In [1]:
import numpy as np
import pandas as pd
import pickle
from keras.datasets import cifar10

2023-08-18 06:35:32.516248: I tensorflow/core/util/port.cc:110] oneDNN custom operations are on. You may see slightly different numerical results due to floating-point round-off errors from different computation orders. To turn them off, set the environment variable `TF_ENABLE_ONEDNN_OPTS=0`.
2023-08-18 06:35:32.551561: I tensorflow/core/platform/cpu_feature_guard.cc:182] This TensorFlow binary is optimized to use available CPU instructions in performance-critical operations.
To enable the following instructions: AVX2 AVX512F AVX512_VNNI FMA, in other operations, rebuild TensorFlow with the appropriate compiler flags.


In [2]:
# Load training and testing data separately
(x_train, y_train), (x_test, y_test) = cifar10.load_data()


In [3]:
# Reshape x_train from 4D to 2D array (number of samples, width*height*channels)
x_train = x_train.reshape(x_train.shape[0], -1)

# Reshape y_train to 1D array
y_train = y_train.reshape(-1)

# Combine training data and labels into a single numpy array for easier manipulation
train_data = np.column_stack((x_train, y_train))

# Randomly shuffle the training data
np.random.shuffle(train_data)


In [101]:
# Generate proportions for 10 chunks using a normal distribution around the mean
mean = 0.05
std_dev = 0.015
proportions = np.random.normal(mean, std_dev, 10)

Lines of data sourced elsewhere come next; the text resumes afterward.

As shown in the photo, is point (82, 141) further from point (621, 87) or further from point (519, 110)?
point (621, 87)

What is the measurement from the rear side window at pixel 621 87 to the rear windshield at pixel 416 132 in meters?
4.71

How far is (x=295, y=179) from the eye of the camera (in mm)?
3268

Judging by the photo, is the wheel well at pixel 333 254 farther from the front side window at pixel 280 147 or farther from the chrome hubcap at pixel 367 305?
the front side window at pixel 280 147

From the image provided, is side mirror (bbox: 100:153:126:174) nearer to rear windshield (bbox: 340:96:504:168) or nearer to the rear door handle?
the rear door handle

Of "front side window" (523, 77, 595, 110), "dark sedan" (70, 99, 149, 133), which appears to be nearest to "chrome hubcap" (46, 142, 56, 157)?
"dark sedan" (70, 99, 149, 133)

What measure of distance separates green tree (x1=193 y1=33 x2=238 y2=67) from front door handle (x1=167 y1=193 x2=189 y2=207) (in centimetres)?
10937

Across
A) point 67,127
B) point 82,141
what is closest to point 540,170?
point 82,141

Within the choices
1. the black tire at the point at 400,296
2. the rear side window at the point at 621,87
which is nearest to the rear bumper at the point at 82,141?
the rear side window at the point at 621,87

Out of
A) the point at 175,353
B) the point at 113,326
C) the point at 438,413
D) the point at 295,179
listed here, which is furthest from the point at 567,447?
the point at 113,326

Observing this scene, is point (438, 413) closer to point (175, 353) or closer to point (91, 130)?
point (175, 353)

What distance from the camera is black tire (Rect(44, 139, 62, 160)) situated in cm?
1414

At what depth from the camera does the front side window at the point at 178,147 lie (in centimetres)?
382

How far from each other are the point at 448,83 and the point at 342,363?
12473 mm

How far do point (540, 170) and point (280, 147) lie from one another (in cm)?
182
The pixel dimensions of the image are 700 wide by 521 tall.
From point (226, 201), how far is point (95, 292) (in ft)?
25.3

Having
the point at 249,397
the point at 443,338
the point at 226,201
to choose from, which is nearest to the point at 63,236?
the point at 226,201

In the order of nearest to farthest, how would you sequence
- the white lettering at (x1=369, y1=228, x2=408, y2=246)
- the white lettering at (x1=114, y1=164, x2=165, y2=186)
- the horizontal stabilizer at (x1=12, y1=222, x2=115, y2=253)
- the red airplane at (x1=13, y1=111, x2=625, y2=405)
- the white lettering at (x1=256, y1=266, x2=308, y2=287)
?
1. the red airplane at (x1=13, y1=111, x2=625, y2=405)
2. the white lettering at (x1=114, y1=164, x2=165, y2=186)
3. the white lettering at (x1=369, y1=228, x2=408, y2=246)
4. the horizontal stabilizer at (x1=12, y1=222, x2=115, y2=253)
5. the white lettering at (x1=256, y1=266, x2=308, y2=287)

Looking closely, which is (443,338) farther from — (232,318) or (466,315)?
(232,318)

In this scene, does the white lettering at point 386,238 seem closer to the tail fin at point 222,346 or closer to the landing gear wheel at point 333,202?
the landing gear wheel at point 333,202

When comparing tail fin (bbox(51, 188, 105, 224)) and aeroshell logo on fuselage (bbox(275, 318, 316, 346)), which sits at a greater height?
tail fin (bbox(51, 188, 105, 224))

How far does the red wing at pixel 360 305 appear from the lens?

# Clip values to ensure they're in range [0,1] and normalize so they sum to 1
proportions = np.clip(proportions, 0, 1)
proportions /= np.sum(proportions)

# Compute the chunk sizes based on proportions, and ensure they're multiples of 10
chunk_sizes = [int(p * 50000) // 10 * 10 for p in proportions]

# Adjust the last chunk size to ensure the total sum is 50000
chunk_sizes[-1] = 50000 - sum(chunk_sizes[:-1])

# Sorting in descending order using sorted()
chunk_sizes = sorted(chunk_sizes, reverse=True)
chunk_sizes, proportions

([6840, 6740, 6230, 6010, 5290, 4380, 4350, 3770, 3670, 2720],
 array([0.12024607, 0.10583159, 0.07340995, 0.08775413, 0.12479917,
        0.13484228, 0.07549685, 0.05441033, 0.13699571, 0.08621391]))

In [102]:
# Categorize samples by label
samples_by_label = {}
for label in range(10):
    samples_by_label[label] = train_data[train_data[:, -1] == label]

def get_samples_for_chunk(label_data, chunk_size):
    chunk = []
    for label, samples in label_data.items():
        # Use a normal distribution to get the proportion of samples for this label
        prop = np.random.normal(0.095, 0.025) # mean at 9.5% and std deviation 2.5% to get a range ~7% to ~12%
        prop = np.clip(prop, 0.085, 0.1) 
        num_samples = int(chunk_size * prop)
        
        # Extract these samples
        chunk_samples = samples[:num_samples]
        chunk.extend(chunk_samples)
        
        # Remove these samples from the label data
        label_data[label] = samples[num_samples:]
    return chunk, label_data

chunks = []
label_data_copy = samples_by_label.copy()

for size in chunk_sizes:
    chunk, label_data_copy = get_samples_for_chunk(label_data_copy, size)
    chunks.append(chunk)

# Check if all samples are used
unused_samples = sum([len(samples) for samples in label_data_copy.values()])
assert unused_samples == 0, f"{unused_samples} samples are not used."

# Verify the chunk sizes
for chunk in chunks:
    print(len(chunk))


AssertionError: 3469 samples are not used.

In [103]:
# Verify the chunk sizes
for chunk in chunks:
    print(len(chunk))

6483
6404
5758
5589
4832
3990
4050
3531
3443
2451


In [104]:
for category in label_data_copy.values():
    # print(len(category))
    chunks[-1].extend(category)

In [105]:
len(chunks[-1])

5920

In [None]:
# chunks = []
# start_index = 0
# for size in chunk_sizes:
#     chunk = train_data[start_index: start_index + size]
#     chunks.append(chunk)
#     start_index += size


In [106]:
# check to ensure that each sample in the total training dataset is chosen at least one
total = np.concatenate(chunks, axis=0)
unique_samples = np.unique(total, axis=0)

len(unique_samples)



50000

In [107]:
len(chunks[0][0]), chunks[0][0][-1]

(3073, 0)

In [108]:

# Function to get label distribution in a chunk
def get_label_distribution(chunk):
    # The label is in the last column
    labels = chunk[:, -1]
    unique_labels, counts = np.unique(labels, return_counts=True)
    return dict(zip(unique_labels, counts))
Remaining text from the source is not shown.